## Input data

— begin —

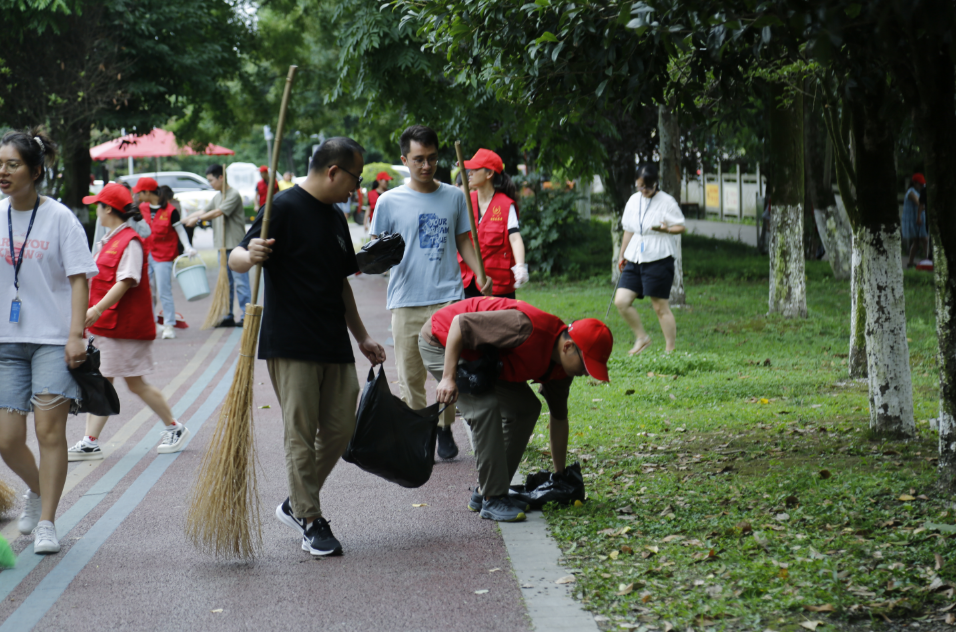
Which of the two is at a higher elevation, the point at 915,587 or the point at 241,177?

— end —
— begin —

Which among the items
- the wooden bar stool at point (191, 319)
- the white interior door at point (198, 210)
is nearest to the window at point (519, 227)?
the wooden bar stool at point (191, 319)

— end —

## The request
Please report each line above that contains the word "Which".

## Solution for this task
Which of the two is at a higher elevation, the point at 915,587 or the point at 241,177?
Which among the items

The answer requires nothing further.